Brench is a simple benchmark runner to help you measure the impact of optimizations. It can run the same set of benchmarks under multiple treatments, check that they still produce the correct answer, and report their performance under every condition.

Set Up

Brench is a Python tool. There is a brench/ subdirectory in the Bril repository. Get Flit and then type:

$ flit install --symlink --user

Configure

Write a configuration file using TOML. Start with something like this:

extract = 'total_dyn_inst: (\d+)'
benchmarks = '../benchmarks/*.bril'

[runs.baseline]
pipeline = [
    "bril2json",
    "brili -p {args}",
]

[runs.myopt]
pipeline = [
    "bril2json",
    "myopt",
    "brili -p {args}",
]

The global options are:

  • extract: A regular expression to extract the figure of merit from a given run of a given benchmark. The example above gets the simple profiling output from the Bril interpreter in -p mode.
  • benchmarks (optional): A shell glob matching the benchmark files to run. You can also specify the files on the command line (see below).
  • timeout (optional): The timeout of each benchmark run in seconds. Default of 5 seconds.

Then, define an map of runs, which are the different treatments you want to give to each benchmark. Each one needs a pipeline, which is a list of shell commands to run in a pipelined fashion on the benchmark file, which Brench will send to the first command’s standard input.
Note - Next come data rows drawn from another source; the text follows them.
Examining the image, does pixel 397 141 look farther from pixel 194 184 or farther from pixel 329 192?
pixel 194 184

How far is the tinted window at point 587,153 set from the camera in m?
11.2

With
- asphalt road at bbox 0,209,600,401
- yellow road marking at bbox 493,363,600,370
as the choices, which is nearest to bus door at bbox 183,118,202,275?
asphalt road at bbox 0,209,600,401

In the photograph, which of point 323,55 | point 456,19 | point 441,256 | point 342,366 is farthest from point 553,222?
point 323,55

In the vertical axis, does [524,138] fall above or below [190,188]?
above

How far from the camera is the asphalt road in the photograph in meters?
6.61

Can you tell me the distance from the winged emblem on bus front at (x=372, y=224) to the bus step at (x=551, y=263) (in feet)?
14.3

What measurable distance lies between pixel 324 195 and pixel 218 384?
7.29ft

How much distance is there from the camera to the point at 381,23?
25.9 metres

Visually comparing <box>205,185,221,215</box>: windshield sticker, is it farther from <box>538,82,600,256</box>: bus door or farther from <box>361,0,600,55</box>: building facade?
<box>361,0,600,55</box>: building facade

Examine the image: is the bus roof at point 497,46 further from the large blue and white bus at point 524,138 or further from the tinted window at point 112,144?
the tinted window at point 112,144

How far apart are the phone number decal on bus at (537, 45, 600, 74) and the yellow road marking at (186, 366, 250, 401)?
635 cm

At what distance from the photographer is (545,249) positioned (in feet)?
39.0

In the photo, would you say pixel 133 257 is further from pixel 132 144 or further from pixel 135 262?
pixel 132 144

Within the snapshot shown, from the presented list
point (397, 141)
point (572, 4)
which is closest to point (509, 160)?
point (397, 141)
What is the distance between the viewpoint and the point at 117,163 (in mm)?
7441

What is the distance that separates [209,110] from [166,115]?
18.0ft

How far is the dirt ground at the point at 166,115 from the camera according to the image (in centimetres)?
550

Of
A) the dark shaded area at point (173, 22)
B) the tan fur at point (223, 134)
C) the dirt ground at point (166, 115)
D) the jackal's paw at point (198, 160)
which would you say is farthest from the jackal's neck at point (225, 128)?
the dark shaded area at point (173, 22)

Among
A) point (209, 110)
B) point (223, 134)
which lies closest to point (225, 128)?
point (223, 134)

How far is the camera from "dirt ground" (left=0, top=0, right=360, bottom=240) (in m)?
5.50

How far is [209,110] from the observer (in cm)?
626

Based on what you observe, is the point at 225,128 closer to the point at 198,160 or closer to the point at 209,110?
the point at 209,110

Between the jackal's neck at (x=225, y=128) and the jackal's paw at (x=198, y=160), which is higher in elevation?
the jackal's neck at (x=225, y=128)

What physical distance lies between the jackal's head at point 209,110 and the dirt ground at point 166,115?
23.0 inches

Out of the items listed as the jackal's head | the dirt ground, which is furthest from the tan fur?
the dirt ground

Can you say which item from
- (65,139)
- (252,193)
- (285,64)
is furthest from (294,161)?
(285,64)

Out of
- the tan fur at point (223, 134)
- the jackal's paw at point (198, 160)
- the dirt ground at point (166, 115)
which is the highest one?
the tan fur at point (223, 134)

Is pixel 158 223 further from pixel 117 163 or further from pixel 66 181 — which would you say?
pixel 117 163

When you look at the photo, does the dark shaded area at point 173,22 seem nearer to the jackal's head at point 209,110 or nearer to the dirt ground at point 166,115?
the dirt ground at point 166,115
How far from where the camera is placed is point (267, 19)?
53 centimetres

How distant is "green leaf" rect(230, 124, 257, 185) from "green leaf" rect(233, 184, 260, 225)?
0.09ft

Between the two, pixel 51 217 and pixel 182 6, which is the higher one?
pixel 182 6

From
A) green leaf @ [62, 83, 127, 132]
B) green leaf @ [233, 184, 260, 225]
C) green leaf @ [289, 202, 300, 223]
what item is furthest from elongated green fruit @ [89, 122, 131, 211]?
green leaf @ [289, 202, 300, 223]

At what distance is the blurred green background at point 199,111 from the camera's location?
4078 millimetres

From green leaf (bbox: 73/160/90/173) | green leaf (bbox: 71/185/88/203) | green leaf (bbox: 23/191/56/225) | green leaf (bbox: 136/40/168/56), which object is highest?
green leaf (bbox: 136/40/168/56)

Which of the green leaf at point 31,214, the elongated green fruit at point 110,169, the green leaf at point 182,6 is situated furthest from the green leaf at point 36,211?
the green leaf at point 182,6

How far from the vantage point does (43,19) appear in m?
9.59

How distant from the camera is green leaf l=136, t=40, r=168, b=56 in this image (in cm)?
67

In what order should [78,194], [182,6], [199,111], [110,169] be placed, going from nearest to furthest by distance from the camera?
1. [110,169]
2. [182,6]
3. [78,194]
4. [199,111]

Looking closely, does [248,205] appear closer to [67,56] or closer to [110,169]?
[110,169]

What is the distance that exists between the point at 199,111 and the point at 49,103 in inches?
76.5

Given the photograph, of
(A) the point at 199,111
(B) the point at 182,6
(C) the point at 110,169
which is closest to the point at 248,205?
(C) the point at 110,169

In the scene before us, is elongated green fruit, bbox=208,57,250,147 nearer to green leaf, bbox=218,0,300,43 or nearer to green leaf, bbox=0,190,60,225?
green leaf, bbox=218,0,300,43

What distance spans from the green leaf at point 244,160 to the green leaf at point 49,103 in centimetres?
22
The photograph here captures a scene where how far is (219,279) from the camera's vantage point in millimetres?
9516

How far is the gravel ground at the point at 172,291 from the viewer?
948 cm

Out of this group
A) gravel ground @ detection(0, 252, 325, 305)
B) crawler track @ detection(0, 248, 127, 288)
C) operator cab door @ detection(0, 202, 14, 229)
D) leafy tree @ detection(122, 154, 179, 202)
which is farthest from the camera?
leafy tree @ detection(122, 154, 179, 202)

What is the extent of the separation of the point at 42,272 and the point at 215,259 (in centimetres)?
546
The first run constitutes the “golden” output; subsequent runs will need to match this output.

Run

Just give Brench your config file and it will give you results as a CSV:

$ brench example.toml > results.csv

You can also specify a list of files after the configuration file to run a specified list of benchmarks, ignoring the pre-configured glob in the configuration file.

The command has only one command-line option:

  • --jobs or -j: The number of parallel jobs to run. Set to 1 to run everything sequentially. By default, Brench tries to guess an adequate number of threads to fill up your machine.

The output CSV has three columns: benchmark, run, and result. The latter is the value extracted from the run’s standard output and standard error using the extract regular expression or one of these three status indicators:

  • incorrect: The output did not match the “golden” output (from the first run).
  • timeout: Execution took too long.
  • missing: The extract regex did not match in the final pipeline stage’s standard output or standard error.